**Picture-based spatial questions:**
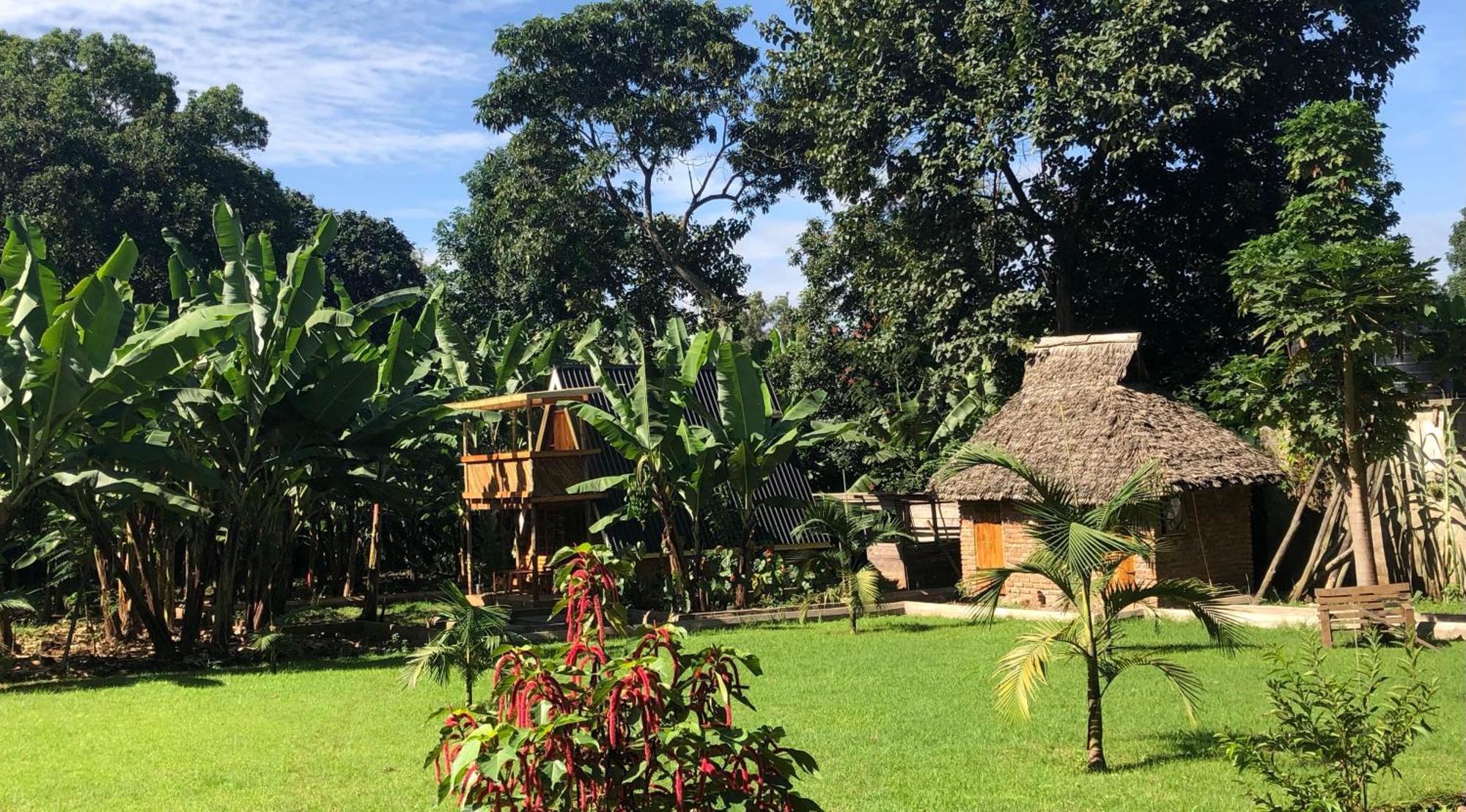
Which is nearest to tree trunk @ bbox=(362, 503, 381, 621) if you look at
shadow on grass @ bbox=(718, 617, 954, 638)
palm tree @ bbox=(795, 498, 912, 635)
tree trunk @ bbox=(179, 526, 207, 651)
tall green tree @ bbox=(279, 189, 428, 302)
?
tree trunk @ bbox=(179, 526, 207, 651)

**THE TASK:** Convert the lines above into a JSON list of strings, one string per line, skipping blank lines. Omit the pictures from the list.

**WRITTEN SOLUTION:**
[
  "Which is nearest to tree trunk @ bbox=(362, 503, 381, 621) if you look at",
  "shadow on grass @ bbox=(718, 617, 954, 638)",
  "palm tree @ bbox=(795, 498, 912, 635)",
  "tree trunk @ bbox=(179, 526, 207, 651)",
  "tall green tree @ bbox=(279, 189, 428, 302)",
  "?",
  "tree trunk @ bbox=(179, 526, 207, 651)"
]